Extract provided.
Sunday, June 30, 2019

Staff adjustment, law making lead to low capital expenditure


Kathmandu, June 28
With less than three weeks remaining to end the current fiscal year 2018/19, the government has just utilised about 53 per cent of the capital budget.

Finance Minister Dr. Yuba Raj Khatiwada had allocated Rs. 314 billion for the development works, of which only Rs. 165 billion is used till Thursday.

The utilisation of development budget  has come as a despair as the people had expected that political stability and implementation of federalism would give the much needd impeutus to the development work and the country would see surge in expenditure which would have positive impact in the economic growth.

The Ministry of Finance (MoF) expects to spend about 80-85 per cent of the revised capital budget in the next two weeks. It puts the budget utilisation at par the previous years.

In the mid-term review of the budget of the current fiscal, FM Dr. Khatiwada had lowered the target of the capital budget to Rs. 265.26 billion – 15 per cent less than the size announced in the budget.
“As per the ministry estimates, capital expenditure would meet 85 per cent target of the revised budget. Many contractors have completed thir work at the sites but are yet to submit the bills to claim the money,” said Uttar Kumar Khatri, spokespoerson at the MoF.

He said that the confusion in implementation of the projects handed down to the subnational governments delayed the development progress. Similarly, the provincial and local governement could not begin the process of project execution in absense of civil servants.

“Delay in the adjustment of civil servants in the provincial and local bodies has badly affected the project execution. The subnational governments couln’t begin the bidding process in time while some of the projects returned to the federal government months after the beginnig of the fiscal year,” said Khatri.

The Finance Ministry also said that since the major focus of all the governments was in formulating laws and policies as dircted by the constitution, project implementation got less attention.
But Economist and former Vice-Chairman of the National Plannign Commission, Dr. Shankar Sharma said that the utilisation of capital budget had become a recurrent problem for many years due to the practice of including developmetn projects in the budget witout preparing their feasibility study or Detailed Project Report (DPR).

“Poor project preparation has resulted in poor execution, and the practice of low-bidding has amplified the problem. The contractors bid the project at the amount which is not sufficient to develop the project so they just take the mobilisation money (20 per cent of the project) and never begin the work,” he said.

Failure in timely approval of the district level projects, poor inter-ministry coordination and hurdles in land acquisiton are the other factors behind the problem, said Dr. Sharma.

According to him, better project preparedness, strong monitoring of the developent projects, timely disbursement of the budget and effective inter-ministry and inter-governmental coordination can breed good results.

Meanwhile, bills from the contractors worth Rs. 65 billion are stuck at various government agencies for payment which puts the real utilisation of budget at 87 per cent, well above the Finance Ministry estimation as per the revised size of the budget.

According to the daily budgetary statistics of the Office of the Comptroller General (OAG), the recurrent expentiture stands at 76 per cent and financing at 45 per cent by Thursday.


Published in The Rising Nepal daily on 29 June 2019.

Recorded data.
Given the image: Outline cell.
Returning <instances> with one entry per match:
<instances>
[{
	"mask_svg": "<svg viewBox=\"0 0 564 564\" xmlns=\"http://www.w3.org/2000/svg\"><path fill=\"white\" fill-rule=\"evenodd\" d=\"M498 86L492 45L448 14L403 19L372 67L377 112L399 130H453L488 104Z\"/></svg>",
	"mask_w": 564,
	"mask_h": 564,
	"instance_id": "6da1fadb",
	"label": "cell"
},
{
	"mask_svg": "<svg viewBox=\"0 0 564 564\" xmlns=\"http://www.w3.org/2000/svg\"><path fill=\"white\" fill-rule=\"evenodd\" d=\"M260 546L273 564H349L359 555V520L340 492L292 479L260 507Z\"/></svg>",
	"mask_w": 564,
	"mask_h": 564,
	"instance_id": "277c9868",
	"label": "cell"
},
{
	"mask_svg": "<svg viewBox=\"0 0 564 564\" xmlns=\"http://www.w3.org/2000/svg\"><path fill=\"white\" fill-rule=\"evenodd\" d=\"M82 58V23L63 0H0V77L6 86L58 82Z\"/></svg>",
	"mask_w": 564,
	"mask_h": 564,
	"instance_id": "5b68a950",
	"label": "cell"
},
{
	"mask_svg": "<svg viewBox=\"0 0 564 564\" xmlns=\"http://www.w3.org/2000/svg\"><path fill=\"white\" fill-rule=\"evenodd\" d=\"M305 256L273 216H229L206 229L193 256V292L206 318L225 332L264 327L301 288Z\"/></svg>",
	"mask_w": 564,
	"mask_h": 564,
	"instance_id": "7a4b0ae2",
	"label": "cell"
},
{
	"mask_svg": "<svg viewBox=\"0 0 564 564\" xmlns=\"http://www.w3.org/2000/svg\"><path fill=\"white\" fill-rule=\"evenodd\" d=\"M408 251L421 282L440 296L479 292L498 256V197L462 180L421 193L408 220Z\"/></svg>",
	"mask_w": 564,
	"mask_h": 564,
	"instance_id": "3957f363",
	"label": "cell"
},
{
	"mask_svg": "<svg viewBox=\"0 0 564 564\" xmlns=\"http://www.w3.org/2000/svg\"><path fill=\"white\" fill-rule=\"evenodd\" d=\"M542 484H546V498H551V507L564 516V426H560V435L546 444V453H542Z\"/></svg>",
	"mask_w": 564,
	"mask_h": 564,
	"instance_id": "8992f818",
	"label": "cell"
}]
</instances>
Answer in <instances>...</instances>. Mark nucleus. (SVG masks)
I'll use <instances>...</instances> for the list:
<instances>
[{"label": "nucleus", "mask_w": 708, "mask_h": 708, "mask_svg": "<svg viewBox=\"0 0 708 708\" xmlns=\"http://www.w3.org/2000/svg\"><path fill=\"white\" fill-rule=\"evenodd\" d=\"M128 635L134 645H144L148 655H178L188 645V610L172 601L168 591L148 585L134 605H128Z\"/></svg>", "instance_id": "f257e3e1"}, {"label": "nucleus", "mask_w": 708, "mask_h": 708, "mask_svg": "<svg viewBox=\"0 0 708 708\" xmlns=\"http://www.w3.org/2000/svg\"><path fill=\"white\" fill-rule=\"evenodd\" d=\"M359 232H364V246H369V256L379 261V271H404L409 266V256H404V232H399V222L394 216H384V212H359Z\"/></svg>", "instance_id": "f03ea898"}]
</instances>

Problem A. Mark each statement yes or no according to the article on capital expenditure, and quote the words from it that decide each one: (i) The Finance Minister allocated Rs. 314 billion for development works. (ii) The mid-term review raised the capital budget target. (iii) Contractors' bills stuck at government agencies are worth Rs. 65 billion.
Problem B. Set down the passage of the article on capital expenditure that begins with "Meanwhile, bills from" and ends after "cent by Thursday.".
The items are separate material and have no connection to the article on capital expenditure.

Written response A.
(i) Yes: "Finance Minister Dr. Yuba Raj Khatiwada had allocated Rs. 314 billion for the development works"
(ii) No: "had lowered the target of the capital budget to Rs. 265.26 billion"
(iii) Yes: "bills from the contractors worth Rs. 65 billion are stuck at various government agencies for payment"

Written response B.
Meanwhile, bills from the contractors worth Rs. 65 billion are stuck at various government agencies for payment which puts the real utilisation of budget at 87 per cent, well above the Finance Ministry estimation as per the revised size of the budget.

According to the daily budgetary statistics of the Office of the Comptroller General (OAG), the recurrent expentiture stands at 76 per cent and financing at 45 per cent by Thursday.